Directions = Copy out every line of the material below word for word, leaving out the pictures.

Extracted entries =
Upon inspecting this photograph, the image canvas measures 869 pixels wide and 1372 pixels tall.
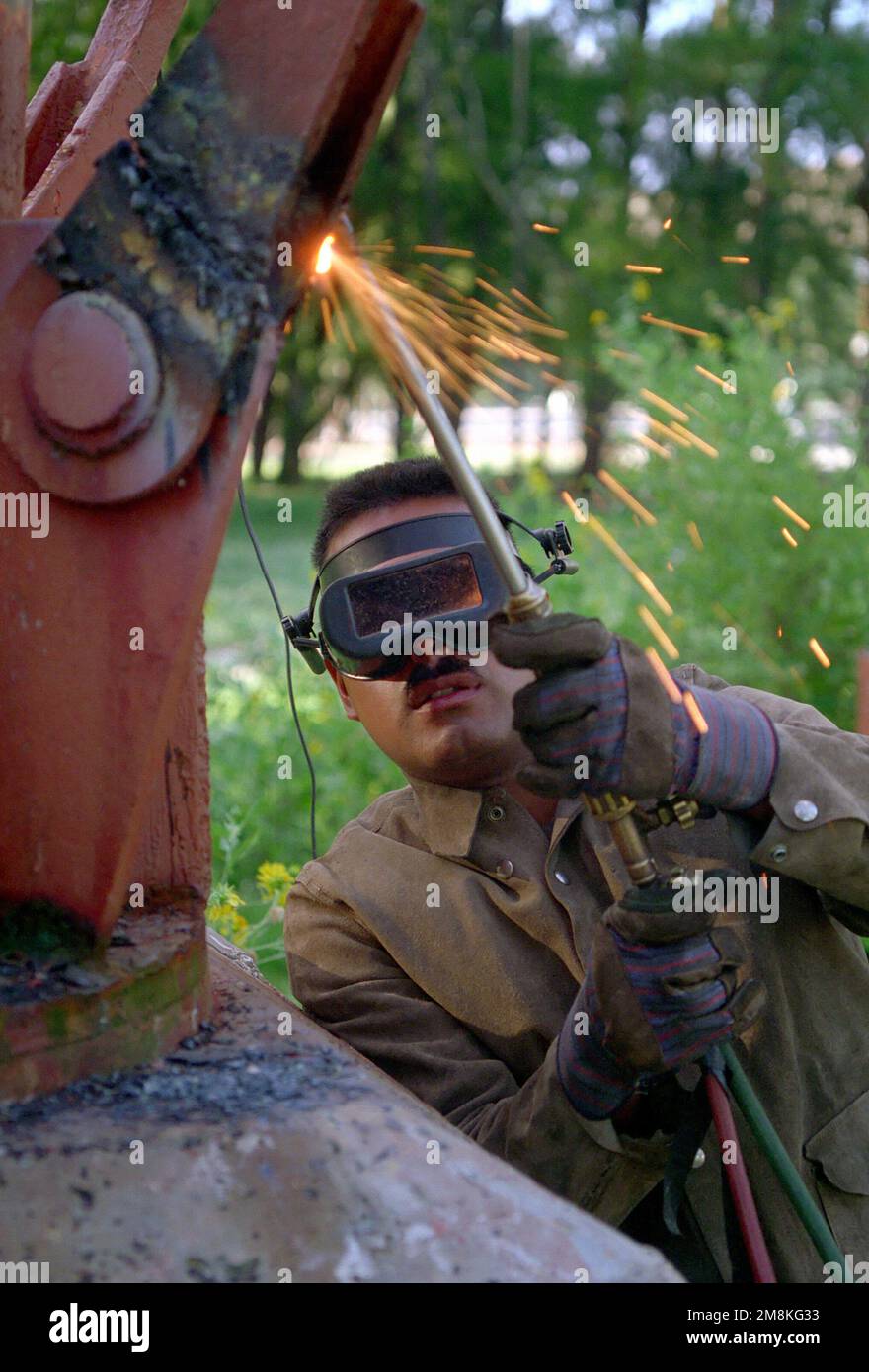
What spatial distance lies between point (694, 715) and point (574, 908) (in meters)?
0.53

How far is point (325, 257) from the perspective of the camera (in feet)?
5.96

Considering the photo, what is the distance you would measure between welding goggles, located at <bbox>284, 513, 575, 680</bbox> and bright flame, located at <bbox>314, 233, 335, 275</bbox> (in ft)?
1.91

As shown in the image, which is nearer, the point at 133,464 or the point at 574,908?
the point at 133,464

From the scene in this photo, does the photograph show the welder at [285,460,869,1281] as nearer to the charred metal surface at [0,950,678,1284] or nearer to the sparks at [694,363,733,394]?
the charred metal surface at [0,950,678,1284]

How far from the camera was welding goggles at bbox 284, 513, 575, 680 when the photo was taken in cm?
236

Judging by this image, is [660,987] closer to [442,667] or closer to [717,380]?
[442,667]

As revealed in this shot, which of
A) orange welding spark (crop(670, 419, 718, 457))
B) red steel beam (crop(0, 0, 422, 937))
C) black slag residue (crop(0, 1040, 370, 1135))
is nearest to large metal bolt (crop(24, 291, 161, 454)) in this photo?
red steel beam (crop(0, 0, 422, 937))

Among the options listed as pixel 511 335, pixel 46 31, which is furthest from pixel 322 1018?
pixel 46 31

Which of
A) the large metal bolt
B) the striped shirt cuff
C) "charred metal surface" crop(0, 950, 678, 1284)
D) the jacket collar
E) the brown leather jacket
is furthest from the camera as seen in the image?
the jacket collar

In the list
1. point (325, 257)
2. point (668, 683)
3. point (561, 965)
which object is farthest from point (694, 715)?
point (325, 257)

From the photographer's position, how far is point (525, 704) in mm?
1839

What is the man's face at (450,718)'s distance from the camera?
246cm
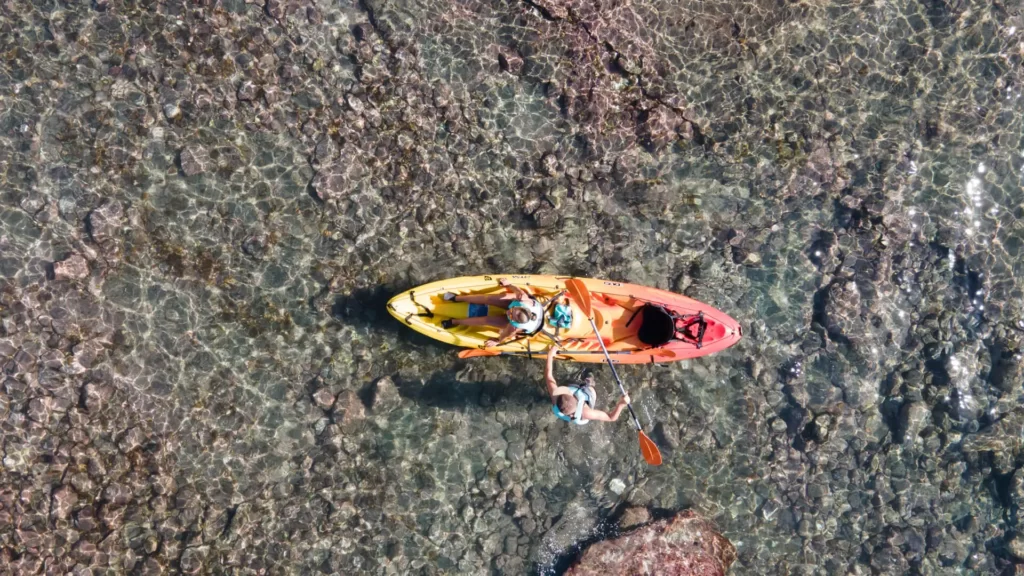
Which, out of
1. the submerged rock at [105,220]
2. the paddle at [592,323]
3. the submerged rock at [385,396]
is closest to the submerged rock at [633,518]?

Solution =
Upon inspecting this photograph, the image canvas measures 869 pixels wide and 1372 pixels tall.
What spatial distance lies between point (694, 715) and point (574, 908) (in meters)?
0.53

How far is point (325, 257) from the perspective of the camera (in feet)?
5.96

Considering the photo, what is the distance you would measure between welding goggles, located at <bbox>284, 513, 575, 680</bbox> and bright flame, located at <bbox>314, 233, 335, 275</bbox> (in ft)?
1.91

As shown in the image, which is nearer, the point at 133,464 or the point at 574,908?
the point at 133,464

From the scene in this photo, does the photograph show the welder at [285,460,869,1281] as nearer to the charred metal surface at [0,950,678,1284] or nearer to the sparks at [694,363,733,394]?
the charred metal surface at [0,950,678,1284]

How far from the camera was welding goggles at bbox 284, 513, 575, 680 when the photo was taken in cm?
236

Judging by this image, is [660,987] closer to [442,667] or closer to [717,380]?
[442,667]

As revealed in this shot, which of
A) orange welding spark (crop(670, 419, 718, 457))
B) red steel beam (crop(0, 0, 422, 937))
C) black slag residue (crop(0, 1040, 370, 1135))
is nearest to large metal bolt (crop(24, 291, 161, 454)) in this photo?
red steel beam (crop(0, 0, 422, 937))

Among the options listed as pixel 511 335, pixel 46 31, which is furthest from pixel 322 1018?
pixel 46 31

Which of
A) the large metal bolt
B) the striped shirt cuff
C) "charred metal surface" crop(0, 950, 678, 1284)
D) the jacket collar
E) the brown leather jacket
is furthest from the camera as seen in the image?
the jacket collar

In the list
1. point (325, 257)
2. point (668, 683)
3. point (561, 965)
which object is farthest from point (694, 715)?
point (325, 257)

From the photographer's position, how far is point (525, 704) in mm?
1839

What is the man's face at (450,718)'s distance from the camera?
246cm
Which, out of
1. the submerged rock at [105,220]
2. the paddle at [592,323]
3. the submerged rock at [385,396]
is closest to the submerged rock at [633,518]?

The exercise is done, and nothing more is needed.